■ What the task asks:
Continue the biography of Kenneth Westman from where it stops, adding the next part of his life.

____ Excerpt to read

- Born: Kenneth Edwin William Branch Westman 2 February 1907 Glamorgan, Wales
- Died: 30 July 1964 (aged 57) London, UK
- Employer: Foreign Office
- Spouse: Jean Felicia Bedworth
- Children: 3, including Roger, Nicholas Westman and Andrew

= Kenneth Westman =

Kenneth Edwin William Branch Westman (1907-1964) was a British diplomat and intelligence officer.

== Life ==
Westman was born at Glamorgan, Wales to James and Beatrice (née Branch). He was educated at Cheam and Cowbridge.

Westman entered HM Diplomatic Service in 1929. A year later he was promoted to attaché, shortly after third secretary and later second secretary. His first overseas posting was to Paris, followed by Berlin, Vienna and the Hague. He was involved in British covert operations in Latin America, particularly Bolivia, attempting to strengthen British involvement in the region.

________
____ Information shown

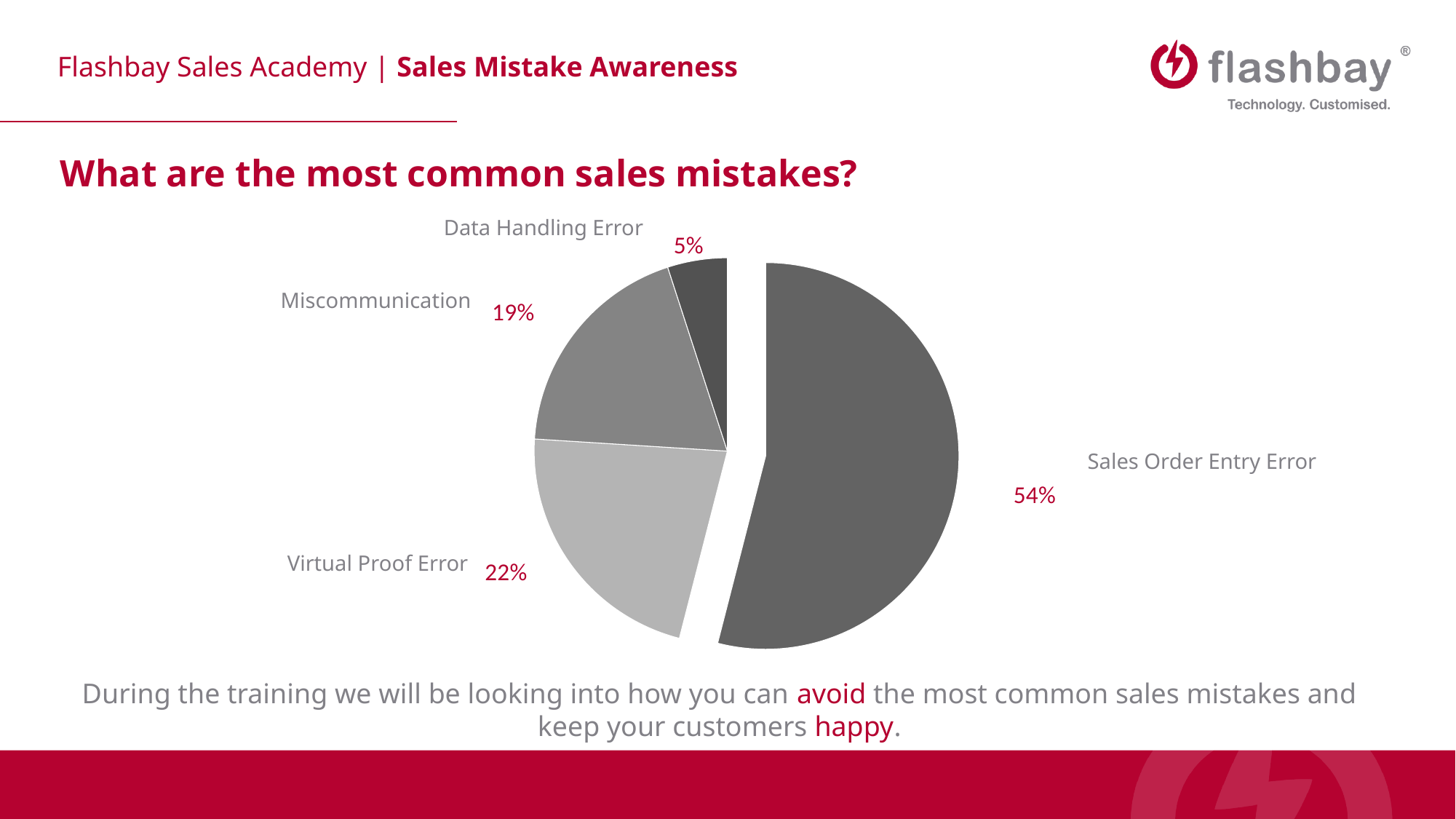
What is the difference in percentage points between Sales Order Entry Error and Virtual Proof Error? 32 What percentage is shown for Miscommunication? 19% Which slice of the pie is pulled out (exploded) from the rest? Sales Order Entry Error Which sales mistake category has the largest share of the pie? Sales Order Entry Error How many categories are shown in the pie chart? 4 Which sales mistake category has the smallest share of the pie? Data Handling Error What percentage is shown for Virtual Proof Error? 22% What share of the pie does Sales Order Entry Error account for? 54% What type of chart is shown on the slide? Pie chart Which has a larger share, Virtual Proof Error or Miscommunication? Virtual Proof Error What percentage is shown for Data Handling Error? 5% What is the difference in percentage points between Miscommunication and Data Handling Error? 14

________

■ Reply:
During the Second World War he served as an intelligence officer with the Secret Intelligence Service and SOE, being sent to France, from Madrid, on two occasions.

From 1940 he served as first secretary and later envoy at the British Embassy in Madrid. Maintaining Spanish neutrality was of great strategic importance and the British diplomats in Spain adopted a position of "benevolent neutrality" towards Franco's state.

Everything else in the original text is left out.